Prob. 5, Sec. 20, in Munkres' TOPOLOGY, 2nd ed: What is the closure of $\mathbb{R}^\infty$ in $\mathbb{R}^\omega$ in the uniform topology?

Here's Prob. 5, Sec. 20 in the book Topology by James R. Munkres, 2nd edition:

Let $\mathbb{R}^\infty$ be the subset of $\mathbb{R}^\omega$ consisting of all sequences that are eventually zero. What is the closure of $\mathbb{R}^\infty$ in $\mathbb{R}^\omega$ in the uniform topology? Justify your answer.

My effort:

Let $x = \left( x_1, x_2, x_3, \ldots \right)$ be an element of the closure of $\mathbb{R}^\infty$ in the uniform metric topology on $\mathbb{R}^\omega$. Then, for any real number $\varepsilon \in (0, 1)$, we can find a point $y = \left( y_1, y_2, y_3, \ldots \right)$ in $\mathbb{R}^\infty$ such that $\tilde{\rho}(x,y) < \varepsilon$, where $$\tilde{\rho}(x,y) = \sup \left\{ \ \min \left\{ \ \left\vert x_n - y_n \right\vert, \ 1 \ \right\} \ \colon \ n \in \mathbb{N} \ \right\}.$$ So, for each $n \in \mathbb{N}$, we have $\left\vert x_n - y_n \right\vert < \varepsilon$.
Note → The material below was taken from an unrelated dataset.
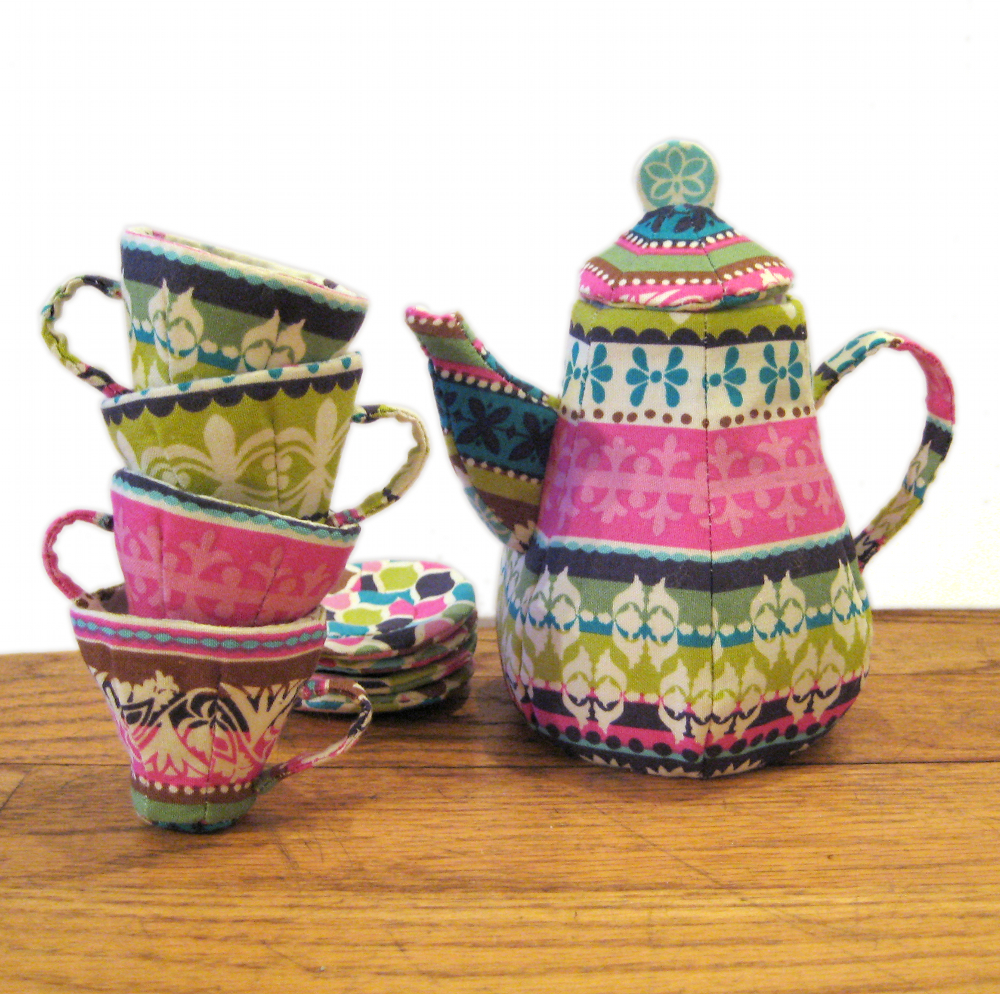 Quilted Mad Tea Party Set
Now as $ y \in \mathbb{R}^\infty$, so there exists a natural number $N$ such that $y_n = 0$ for all $n > N$. So we can conclude that $\left\vert x_n \right\vert < \varepsilon$ for all $n > N$, form which it follows that the sequence $x$ converges to the real number $0$.
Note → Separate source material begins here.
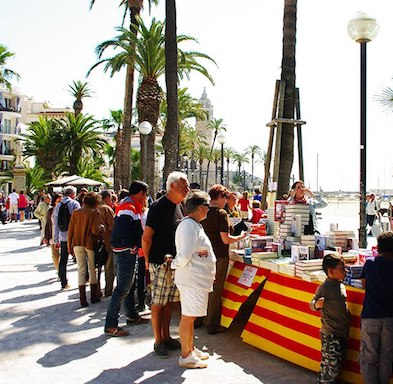 Sitges Life - April - Holidays Apartments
Conversely, if $x = \left( x_1, x_2, x_3, \ldots \right)$ is a sequence of real numbers converging to $0$, then, for any given real number $\varepsilon \in (0, 1)$, we can find a natural number $N$ such that $\left\vert x_n \right\vert < \frac{\varepsilon}{2}$ for all $n > N$.

Now let $y = \left( x_1, \ldots, x_N, 0, 0, \ldots \right)$. Then clearly $y \in \mathbb{R}^\infty$ and $\tilde{\rho}(x,y) \leq \frac{\varepsilon}{2}$, thus showing that $x$ is in the closure of $\mathbb{R}^\infty$.
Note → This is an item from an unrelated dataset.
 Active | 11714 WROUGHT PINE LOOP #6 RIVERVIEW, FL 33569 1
Thus, the closure of $\mathbb{R}^\infty$ in the uniform topology on $\mathbb{R}^\omega$ equals the set $c_0$ of all the sequences of real numbers which converge to $0$, in the standard metric on $\mathbb{R}$.

Am I right?


Looks great! The only improvement I can see is that in the converse direction, you might as well just use $\varepsilon$ instead of $\frac{\varepsilon}{2}$.